Background and Objective. Favorable prognosis of the upper limb depends on preservation or return of voluntary finger extension (FE) early after stroke. The present study aimed to determine the effects of modified constraint-induced movement therapy (mCIMT) and electromyography-triggered neuromuscular stimulation (EMG-NMS) on upper limb capacity early poststroke.  
Methods. A total of 159 ischemic stroke patients were included: 58 patients with a favorable prognosis (>10° of FE) were randomly allocated to 3 weeks of mCIMT or usual care only; 101 patients with an unfavorable prognosis were allocated to 3-week EMG-NMS or usual care only. Both interventions started within 14 days poststroke, lasted up until 5 weeks, focused at preservation or return of FE.  
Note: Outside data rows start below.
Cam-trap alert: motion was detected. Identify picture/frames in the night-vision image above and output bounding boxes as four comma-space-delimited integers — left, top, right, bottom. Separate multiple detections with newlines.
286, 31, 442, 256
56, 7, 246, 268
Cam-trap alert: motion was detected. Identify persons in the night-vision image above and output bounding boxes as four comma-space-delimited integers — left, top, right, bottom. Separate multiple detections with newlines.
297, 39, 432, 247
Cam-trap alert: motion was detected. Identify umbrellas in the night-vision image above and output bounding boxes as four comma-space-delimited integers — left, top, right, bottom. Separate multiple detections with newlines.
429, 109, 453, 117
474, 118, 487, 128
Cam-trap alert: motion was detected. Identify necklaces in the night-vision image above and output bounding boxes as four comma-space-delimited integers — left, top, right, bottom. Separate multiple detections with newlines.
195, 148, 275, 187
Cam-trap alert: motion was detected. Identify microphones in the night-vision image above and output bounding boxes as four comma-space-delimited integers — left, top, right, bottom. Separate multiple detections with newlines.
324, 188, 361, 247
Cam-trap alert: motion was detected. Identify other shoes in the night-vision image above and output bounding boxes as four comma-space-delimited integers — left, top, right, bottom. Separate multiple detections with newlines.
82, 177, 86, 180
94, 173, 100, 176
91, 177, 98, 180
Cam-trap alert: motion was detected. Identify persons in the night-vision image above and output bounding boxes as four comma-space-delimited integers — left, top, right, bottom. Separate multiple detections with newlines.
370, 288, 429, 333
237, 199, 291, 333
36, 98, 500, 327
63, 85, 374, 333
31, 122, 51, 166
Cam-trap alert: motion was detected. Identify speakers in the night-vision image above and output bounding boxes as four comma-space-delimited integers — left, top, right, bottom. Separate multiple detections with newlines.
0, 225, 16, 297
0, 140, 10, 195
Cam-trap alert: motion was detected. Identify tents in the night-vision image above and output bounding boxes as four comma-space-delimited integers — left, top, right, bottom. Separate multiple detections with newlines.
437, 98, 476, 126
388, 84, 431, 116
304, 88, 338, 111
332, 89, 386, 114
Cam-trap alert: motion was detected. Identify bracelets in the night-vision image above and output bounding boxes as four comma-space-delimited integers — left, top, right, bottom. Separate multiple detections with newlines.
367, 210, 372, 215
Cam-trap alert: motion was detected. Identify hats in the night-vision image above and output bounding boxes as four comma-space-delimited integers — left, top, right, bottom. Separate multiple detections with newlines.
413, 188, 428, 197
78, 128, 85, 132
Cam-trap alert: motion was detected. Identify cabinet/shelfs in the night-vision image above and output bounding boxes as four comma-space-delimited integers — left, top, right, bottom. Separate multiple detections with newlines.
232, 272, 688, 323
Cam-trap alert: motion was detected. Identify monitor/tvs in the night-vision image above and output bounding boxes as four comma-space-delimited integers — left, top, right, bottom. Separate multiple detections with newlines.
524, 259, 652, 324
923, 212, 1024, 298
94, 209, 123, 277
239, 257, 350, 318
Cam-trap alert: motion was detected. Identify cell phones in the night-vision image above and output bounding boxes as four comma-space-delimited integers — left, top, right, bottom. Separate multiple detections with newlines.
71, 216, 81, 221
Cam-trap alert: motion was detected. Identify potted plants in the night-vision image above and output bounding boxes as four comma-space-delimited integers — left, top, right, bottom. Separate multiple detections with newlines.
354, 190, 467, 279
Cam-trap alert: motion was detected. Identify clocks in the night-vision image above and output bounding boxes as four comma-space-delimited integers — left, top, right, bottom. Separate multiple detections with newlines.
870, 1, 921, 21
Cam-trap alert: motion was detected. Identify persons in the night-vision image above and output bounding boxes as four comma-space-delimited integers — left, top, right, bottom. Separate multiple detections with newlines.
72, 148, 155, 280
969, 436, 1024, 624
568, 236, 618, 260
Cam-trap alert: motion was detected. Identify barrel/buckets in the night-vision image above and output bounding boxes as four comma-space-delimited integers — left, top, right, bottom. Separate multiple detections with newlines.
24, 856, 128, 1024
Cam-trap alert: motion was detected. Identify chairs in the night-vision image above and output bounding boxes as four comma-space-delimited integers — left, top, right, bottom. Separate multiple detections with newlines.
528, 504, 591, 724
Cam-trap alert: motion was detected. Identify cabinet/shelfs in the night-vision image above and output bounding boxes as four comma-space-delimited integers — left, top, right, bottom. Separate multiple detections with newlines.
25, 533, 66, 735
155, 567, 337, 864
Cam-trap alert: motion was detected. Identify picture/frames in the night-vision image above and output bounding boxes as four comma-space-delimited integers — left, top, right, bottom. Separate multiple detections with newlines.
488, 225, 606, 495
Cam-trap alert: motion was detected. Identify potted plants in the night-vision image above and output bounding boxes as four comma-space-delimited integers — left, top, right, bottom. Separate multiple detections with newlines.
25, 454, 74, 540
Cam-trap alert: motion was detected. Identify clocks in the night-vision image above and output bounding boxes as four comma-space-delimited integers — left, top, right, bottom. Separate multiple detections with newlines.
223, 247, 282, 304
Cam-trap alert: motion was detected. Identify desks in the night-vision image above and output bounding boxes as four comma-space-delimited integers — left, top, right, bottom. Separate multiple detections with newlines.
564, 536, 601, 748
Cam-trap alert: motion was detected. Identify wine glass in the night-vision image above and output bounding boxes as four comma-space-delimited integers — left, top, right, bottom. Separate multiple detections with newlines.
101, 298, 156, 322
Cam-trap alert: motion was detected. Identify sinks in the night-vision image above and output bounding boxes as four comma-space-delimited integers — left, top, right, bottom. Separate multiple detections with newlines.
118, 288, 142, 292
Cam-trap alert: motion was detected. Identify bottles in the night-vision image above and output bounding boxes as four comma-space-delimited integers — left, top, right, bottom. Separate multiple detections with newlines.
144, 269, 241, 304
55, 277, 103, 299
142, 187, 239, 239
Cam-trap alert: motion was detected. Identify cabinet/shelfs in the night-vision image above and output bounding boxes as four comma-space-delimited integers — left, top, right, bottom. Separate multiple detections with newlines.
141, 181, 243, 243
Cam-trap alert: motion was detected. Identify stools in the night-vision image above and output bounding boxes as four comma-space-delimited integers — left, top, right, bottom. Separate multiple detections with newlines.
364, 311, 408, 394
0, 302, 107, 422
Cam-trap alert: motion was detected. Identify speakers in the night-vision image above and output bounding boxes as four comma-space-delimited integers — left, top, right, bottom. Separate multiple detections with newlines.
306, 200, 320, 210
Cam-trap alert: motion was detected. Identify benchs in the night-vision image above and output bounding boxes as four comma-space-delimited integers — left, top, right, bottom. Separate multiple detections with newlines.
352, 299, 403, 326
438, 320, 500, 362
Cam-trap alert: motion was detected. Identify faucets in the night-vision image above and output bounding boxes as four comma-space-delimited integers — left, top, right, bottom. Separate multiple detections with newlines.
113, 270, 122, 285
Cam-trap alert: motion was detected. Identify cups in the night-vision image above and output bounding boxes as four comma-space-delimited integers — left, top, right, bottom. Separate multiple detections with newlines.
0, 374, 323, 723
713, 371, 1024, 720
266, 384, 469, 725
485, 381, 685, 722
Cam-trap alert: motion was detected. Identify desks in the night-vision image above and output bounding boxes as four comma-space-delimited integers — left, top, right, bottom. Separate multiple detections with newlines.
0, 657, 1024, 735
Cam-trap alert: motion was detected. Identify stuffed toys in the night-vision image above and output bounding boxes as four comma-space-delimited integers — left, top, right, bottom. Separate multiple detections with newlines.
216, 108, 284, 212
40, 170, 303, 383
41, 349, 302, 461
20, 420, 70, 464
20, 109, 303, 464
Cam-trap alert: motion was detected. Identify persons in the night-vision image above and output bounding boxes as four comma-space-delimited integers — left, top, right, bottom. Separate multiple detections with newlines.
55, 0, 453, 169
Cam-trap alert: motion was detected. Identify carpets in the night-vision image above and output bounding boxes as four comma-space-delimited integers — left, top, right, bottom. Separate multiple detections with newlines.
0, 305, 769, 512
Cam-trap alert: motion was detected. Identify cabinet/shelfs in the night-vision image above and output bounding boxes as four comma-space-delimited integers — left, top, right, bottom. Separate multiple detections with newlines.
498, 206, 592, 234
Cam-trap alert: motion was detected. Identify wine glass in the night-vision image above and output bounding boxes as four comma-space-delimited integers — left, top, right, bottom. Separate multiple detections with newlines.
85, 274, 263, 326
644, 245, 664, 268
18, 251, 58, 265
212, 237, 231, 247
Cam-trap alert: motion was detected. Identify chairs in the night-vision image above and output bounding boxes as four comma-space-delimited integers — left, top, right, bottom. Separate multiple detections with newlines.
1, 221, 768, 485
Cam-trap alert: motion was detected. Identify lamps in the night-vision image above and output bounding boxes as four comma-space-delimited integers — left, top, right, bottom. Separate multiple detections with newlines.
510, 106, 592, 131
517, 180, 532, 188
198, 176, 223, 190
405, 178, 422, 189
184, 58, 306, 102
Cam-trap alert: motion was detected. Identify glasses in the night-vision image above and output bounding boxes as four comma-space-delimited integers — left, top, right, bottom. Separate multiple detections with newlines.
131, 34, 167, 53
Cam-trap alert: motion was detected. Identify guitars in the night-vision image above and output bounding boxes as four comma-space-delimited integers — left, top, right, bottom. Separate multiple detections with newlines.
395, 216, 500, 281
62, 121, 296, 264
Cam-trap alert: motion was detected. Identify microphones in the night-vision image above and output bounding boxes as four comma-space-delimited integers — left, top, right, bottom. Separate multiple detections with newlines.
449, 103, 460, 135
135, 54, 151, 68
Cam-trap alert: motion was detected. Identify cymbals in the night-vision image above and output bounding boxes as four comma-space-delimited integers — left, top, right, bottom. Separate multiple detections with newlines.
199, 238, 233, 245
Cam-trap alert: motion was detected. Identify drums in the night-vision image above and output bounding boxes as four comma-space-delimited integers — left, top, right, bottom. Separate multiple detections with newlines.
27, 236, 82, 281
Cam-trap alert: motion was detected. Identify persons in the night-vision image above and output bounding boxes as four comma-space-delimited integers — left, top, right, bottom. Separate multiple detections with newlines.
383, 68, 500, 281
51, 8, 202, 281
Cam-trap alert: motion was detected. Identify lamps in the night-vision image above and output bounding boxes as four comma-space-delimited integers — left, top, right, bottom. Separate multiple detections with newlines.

Results. Upper limb capacity was measured with the Action Research Arm Test (ARAT), assessed weekly within the first 5 weeks poststroke and at postassessments at 8, 12, and 26 weeks. Clinically relevant differences in ARAT in favor of mCIMT were found after 5, 8, and 12 weeks poststroke (respectively, 6, 7, and 7 points; P < .05), but not after 26 weeks. We did not find statistically significant differences between mCIMT and usual care on impairment measures, such as the Fugl-Meyer assessment of the arm (FMA-UE). EMG-NMS did not result in significant differences. Conclusions. Three weeks of early mCIMT is superior to usual care in terms of regaining upper limb capacity in patients with a favorable prognosis; 3 weeks of EMG-NMS in patients with an unfavorable prognosis is not beneficial. Despite meaningful improvements in upper limb capacity, no evidence was found that the time-dependent neurological improvements early poststroke are significantly influenced by either mCIMT or EMG-NMS.